READING TEXT:
ORBCOMM Inc.
- Type: Private
- Traded as: Nasdaq: ORBC (2006–2021)
- Industry: Wireless data networking
- Founded: 1993; 33 years ago by Orbital Sciences and Teleglobe
- Headquarters: Sterling, Virginia, US
- Key people: Sameer Agrawal (CEO); Christian Mezger (CFO); Udaya Shrivastava (CTO);
- Products: Industrial Internet, telecommunications and informatics, and satellite communications
- Revenue: US$248 million (2020)
- Owner: GI Partners (2021–present)
- Number of employees: 800
- Website: orbcomm.com

= Orbcomm =

American wireless networking and telecommunications company

ORBCOMM Inc. is an American company that offers industrial IoT products designed to track, monitor, and control fixed and mobile assets in markets including transportation, heavy equipment, maritime, oil and gas, utilities and government. The company provides hardware devices, modems, web applications, and data services delivered over multiple satellites and cellular networks.

As of June 30, 2021, Orbcomm has more than 2.3 million billable subscriber communicators, serving original equipment manufacturers (OEMs) such as Caterpillar Inc., Doosan Infracore America, Hitachi Construction Machinery Co., Ltd., John Deere, Komatsu Limited, and Volvo Construction Equipment, as well as other customers such as J. B. Hunt, C&S Wholesale Grocers, Canadian National Railways, C.R. England, Hub Group, KLLM Transport Services, Marten Transport, Swift Transportation, Target, Tropicana, Tyson Foods, Walmart and Werner Enterprises.

Orbcomm owns and operates a global network of 31 low Earth orbit (LEO) communications satellite and accompanying ground infrastructure, including 16 gateway Earth stations (GESs) around the world. Orbcomm is licensed to provide service in more than 130 countries and territories worldwide.

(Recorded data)
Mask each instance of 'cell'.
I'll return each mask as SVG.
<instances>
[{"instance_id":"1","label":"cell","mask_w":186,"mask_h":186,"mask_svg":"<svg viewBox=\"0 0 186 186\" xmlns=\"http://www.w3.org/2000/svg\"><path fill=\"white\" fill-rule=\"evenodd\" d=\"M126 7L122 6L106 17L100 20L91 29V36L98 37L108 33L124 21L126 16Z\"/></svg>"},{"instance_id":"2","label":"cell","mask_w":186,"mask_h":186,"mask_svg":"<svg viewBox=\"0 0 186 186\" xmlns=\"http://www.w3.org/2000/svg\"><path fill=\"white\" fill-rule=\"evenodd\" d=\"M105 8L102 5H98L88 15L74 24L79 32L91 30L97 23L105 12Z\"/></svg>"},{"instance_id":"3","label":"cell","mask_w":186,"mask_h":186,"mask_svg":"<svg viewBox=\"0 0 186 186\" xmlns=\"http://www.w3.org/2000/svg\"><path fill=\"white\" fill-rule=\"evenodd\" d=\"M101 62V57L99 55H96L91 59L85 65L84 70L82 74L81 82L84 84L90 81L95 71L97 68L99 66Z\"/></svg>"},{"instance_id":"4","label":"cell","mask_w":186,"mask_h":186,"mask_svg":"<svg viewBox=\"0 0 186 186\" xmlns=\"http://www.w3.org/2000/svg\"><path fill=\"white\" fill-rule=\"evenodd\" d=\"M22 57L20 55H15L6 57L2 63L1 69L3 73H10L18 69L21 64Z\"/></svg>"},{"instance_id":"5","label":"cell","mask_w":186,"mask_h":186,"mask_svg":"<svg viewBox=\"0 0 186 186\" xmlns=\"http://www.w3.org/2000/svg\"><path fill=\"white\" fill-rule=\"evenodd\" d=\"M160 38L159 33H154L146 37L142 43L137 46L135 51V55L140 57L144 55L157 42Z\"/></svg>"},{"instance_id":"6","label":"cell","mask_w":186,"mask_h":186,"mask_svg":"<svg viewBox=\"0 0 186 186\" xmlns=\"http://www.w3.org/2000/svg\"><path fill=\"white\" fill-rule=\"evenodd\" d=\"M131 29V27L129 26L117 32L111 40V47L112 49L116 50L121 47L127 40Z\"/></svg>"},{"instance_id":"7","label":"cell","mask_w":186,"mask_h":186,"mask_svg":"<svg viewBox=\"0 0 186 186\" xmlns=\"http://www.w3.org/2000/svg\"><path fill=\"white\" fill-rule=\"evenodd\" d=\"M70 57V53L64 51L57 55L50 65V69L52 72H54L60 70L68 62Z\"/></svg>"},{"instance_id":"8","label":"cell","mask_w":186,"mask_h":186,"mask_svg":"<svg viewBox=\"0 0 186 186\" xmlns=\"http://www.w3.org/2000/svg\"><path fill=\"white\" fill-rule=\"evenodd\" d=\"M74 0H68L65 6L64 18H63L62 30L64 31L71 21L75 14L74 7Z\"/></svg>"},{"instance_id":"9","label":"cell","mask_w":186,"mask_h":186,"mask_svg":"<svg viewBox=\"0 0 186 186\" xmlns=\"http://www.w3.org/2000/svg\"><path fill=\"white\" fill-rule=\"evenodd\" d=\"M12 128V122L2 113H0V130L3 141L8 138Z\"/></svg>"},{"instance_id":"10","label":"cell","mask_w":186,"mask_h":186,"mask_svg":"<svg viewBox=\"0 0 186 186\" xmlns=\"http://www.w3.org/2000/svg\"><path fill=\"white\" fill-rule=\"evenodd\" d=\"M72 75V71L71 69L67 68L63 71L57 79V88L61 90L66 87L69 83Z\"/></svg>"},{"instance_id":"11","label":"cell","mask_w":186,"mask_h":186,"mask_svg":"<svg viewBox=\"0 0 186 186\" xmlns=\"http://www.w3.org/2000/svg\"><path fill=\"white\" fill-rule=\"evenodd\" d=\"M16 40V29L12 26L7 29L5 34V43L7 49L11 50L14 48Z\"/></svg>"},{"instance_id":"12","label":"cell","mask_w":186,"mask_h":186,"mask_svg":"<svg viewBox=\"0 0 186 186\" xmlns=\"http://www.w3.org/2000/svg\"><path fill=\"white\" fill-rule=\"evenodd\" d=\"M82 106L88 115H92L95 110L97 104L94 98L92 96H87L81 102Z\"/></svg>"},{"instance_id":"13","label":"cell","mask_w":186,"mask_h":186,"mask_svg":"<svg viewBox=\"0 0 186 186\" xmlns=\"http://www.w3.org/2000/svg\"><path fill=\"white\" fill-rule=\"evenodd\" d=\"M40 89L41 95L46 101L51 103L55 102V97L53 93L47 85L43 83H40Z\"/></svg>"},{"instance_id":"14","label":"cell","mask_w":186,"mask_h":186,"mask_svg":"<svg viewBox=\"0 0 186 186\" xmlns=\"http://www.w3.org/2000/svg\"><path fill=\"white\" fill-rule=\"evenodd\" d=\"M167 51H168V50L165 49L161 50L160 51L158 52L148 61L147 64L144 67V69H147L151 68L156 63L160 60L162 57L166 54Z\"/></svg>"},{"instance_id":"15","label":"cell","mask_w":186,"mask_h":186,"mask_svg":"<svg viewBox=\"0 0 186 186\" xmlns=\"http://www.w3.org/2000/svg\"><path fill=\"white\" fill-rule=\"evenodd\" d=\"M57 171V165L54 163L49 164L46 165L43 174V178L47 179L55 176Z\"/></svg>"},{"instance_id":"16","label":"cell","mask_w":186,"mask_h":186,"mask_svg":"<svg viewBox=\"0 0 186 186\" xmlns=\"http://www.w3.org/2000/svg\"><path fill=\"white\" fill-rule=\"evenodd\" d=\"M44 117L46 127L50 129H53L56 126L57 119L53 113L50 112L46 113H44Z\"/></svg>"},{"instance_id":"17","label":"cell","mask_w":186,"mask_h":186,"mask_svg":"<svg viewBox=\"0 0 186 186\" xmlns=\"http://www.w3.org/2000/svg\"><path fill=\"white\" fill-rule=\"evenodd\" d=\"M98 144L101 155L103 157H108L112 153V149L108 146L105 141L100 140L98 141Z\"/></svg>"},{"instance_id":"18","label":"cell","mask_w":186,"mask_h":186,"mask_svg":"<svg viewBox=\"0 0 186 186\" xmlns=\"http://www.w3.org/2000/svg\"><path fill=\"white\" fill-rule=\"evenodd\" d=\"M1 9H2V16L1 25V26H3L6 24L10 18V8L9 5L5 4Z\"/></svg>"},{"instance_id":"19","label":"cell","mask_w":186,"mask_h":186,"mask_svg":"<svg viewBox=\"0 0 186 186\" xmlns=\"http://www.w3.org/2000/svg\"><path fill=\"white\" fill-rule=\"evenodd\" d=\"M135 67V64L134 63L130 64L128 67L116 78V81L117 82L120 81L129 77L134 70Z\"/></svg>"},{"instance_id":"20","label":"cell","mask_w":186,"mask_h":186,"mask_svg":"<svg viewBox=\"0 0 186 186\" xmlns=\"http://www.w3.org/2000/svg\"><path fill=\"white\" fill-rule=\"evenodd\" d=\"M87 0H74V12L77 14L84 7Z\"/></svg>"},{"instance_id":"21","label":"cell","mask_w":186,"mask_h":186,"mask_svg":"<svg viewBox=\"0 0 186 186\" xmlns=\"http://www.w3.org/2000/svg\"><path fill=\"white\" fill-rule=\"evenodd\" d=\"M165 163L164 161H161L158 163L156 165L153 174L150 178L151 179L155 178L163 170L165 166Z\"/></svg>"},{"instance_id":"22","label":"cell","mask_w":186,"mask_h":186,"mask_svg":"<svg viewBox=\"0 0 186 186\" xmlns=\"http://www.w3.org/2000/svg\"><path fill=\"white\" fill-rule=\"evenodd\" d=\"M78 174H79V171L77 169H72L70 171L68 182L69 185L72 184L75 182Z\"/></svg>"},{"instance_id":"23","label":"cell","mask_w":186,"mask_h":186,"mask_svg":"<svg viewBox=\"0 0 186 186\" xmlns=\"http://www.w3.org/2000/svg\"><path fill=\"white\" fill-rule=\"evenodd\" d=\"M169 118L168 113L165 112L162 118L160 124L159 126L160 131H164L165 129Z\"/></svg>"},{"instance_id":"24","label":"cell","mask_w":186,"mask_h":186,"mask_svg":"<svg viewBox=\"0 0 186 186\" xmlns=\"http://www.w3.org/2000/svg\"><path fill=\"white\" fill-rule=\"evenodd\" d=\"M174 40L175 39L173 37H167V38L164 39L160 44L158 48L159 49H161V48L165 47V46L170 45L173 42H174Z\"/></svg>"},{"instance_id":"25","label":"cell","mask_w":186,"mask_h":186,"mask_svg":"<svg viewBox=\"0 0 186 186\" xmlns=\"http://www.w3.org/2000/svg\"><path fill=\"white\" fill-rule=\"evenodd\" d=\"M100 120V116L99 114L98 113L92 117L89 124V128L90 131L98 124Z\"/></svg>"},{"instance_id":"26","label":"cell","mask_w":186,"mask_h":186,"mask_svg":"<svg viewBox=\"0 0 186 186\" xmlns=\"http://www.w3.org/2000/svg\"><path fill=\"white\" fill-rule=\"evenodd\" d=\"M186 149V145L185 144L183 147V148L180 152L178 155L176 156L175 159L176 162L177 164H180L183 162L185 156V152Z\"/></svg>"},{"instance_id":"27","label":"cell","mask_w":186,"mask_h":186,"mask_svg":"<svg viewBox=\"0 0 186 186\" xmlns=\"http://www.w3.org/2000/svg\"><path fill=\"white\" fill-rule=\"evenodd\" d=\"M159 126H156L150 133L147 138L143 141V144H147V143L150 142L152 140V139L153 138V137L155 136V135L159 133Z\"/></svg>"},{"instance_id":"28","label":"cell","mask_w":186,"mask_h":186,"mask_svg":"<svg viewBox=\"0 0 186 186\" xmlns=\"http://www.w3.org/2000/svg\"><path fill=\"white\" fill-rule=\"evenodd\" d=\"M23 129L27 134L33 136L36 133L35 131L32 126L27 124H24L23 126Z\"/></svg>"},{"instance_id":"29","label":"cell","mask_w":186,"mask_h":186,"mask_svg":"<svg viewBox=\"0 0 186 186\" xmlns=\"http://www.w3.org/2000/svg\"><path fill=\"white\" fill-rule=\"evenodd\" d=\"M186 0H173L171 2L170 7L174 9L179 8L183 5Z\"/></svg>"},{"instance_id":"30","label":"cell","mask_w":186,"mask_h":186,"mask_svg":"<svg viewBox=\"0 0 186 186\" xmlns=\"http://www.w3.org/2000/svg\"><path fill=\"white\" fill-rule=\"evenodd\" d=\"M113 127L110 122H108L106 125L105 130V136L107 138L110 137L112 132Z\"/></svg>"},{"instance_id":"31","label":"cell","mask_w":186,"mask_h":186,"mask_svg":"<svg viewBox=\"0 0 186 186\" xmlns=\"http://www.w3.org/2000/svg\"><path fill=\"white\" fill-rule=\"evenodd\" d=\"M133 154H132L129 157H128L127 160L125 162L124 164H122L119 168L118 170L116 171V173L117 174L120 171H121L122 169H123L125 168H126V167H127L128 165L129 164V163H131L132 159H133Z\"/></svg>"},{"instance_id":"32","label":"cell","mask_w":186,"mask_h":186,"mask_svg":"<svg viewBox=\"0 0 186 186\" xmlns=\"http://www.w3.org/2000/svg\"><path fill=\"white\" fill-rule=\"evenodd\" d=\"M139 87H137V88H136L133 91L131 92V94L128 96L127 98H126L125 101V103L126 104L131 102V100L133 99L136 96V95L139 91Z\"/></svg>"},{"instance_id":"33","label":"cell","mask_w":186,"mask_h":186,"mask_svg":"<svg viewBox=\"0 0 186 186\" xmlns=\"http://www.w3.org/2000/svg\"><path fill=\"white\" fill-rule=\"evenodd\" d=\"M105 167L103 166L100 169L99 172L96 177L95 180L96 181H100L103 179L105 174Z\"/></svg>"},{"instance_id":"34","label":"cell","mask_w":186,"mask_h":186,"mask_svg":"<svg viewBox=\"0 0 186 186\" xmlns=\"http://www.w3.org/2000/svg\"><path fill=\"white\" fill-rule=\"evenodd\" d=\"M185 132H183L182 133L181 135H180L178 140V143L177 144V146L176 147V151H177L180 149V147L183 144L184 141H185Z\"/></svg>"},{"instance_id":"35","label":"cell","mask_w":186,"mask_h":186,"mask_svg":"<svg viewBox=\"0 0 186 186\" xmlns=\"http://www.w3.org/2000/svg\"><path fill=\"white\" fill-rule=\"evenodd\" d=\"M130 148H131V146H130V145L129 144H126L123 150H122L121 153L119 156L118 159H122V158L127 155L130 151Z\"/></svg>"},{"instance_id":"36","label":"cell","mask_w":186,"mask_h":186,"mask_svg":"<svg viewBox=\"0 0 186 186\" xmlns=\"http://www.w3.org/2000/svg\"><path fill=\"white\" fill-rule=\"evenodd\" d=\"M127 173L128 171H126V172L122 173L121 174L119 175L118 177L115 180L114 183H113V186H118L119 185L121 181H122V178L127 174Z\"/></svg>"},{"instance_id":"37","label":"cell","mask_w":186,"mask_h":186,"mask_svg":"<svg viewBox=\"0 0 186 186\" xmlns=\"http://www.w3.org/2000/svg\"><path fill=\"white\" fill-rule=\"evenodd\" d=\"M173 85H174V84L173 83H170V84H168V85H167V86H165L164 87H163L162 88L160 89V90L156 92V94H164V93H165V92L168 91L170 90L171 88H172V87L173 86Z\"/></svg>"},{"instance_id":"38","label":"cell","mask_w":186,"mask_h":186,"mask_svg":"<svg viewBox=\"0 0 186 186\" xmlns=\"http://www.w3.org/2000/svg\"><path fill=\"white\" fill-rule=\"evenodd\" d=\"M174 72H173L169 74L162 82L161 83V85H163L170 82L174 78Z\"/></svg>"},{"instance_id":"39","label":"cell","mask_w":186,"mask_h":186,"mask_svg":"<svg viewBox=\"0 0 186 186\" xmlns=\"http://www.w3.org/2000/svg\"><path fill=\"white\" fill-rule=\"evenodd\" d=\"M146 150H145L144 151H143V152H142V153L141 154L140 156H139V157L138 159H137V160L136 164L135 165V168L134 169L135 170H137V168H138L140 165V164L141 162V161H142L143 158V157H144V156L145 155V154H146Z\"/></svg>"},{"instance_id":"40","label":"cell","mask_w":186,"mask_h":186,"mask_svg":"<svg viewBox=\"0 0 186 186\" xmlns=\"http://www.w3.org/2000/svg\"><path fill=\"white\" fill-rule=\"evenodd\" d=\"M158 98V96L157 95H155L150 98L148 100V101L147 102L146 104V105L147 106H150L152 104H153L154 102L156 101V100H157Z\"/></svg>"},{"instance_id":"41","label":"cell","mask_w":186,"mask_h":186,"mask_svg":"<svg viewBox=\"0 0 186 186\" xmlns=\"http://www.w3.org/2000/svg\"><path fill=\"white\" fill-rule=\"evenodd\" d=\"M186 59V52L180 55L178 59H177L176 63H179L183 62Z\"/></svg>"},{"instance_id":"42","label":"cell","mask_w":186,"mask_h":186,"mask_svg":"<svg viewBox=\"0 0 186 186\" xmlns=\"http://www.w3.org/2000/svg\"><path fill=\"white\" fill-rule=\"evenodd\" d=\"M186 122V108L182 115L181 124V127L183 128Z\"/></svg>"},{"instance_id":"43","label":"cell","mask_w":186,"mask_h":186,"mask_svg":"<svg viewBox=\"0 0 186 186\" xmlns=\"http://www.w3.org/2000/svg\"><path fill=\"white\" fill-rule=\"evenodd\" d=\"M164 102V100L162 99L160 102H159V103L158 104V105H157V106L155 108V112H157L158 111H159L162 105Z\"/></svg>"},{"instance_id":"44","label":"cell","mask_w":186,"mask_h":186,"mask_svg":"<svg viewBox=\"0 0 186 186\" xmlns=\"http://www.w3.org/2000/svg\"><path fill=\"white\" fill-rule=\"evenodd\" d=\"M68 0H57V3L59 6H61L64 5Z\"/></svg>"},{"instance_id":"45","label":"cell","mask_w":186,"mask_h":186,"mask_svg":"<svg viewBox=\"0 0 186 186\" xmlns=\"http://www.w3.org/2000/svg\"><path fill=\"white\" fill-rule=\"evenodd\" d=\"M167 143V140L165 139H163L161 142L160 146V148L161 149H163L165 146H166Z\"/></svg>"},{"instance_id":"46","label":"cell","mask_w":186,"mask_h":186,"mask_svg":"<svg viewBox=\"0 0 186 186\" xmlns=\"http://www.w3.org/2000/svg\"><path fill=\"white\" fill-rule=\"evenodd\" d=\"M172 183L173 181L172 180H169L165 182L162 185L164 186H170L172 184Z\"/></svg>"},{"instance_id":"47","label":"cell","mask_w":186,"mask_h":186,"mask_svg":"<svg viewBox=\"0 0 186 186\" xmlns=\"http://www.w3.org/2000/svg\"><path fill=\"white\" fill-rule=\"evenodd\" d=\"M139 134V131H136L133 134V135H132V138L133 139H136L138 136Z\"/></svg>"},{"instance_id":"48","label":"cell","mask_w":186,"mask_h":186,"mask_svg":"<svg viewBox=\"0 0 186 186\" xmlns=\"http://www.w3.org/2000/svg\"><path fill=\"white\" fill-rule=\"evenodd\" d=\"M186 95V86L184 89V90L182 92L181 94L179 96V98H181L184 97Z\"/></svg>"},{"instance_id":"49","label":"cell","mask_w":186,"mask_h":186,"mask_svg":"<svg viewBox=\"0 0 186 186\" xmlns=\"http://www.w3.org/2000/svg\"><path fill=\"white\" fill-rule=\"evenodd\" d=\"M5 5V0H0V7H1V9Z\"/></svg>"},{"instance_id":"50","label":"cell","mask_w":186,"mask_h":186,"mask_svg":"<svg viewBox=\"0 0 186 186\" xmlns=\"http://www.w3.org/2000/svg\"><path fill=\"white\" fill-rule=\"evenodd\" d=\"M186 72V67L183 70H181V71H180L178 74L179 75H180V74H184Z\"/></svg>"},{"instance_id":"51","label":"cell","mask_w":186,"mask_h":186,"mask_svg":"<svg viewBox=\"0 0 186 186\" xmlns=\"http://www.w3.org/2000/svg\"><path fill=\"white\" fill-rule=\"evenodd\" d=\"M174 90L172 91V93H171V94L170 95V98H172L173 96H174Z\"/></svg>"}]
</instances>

WHAT YOU ARE ASKED TO DO: Please quote the section of the Orbcomm article that starts with the words "As of June 30, 2021, Orbcomm" and finishes with "and Werner Enterprises.".

EXERCISE OUTPUT:
As of June 30, 2021, Orbcomm has more than 2.3 million billable subscriber communicators, serving original equipment manufacturers (OEMs) such as Caterpillar Inc., Doosan Infracore America, Hitachi Construction Machinery Co., Ltd., John Deere, Komatsu Limited, and Volvo Construction Equipment, as well as other customers such as J. B. Hunt, C&S Wholesale Grocers, Canadian National Railways, C.R. England, Hub Group, KLLM Transport Services, Marten Transport, Swift Transportation, Target, Tropicana, Tyson Foods, Walmart and Werner Enterprises.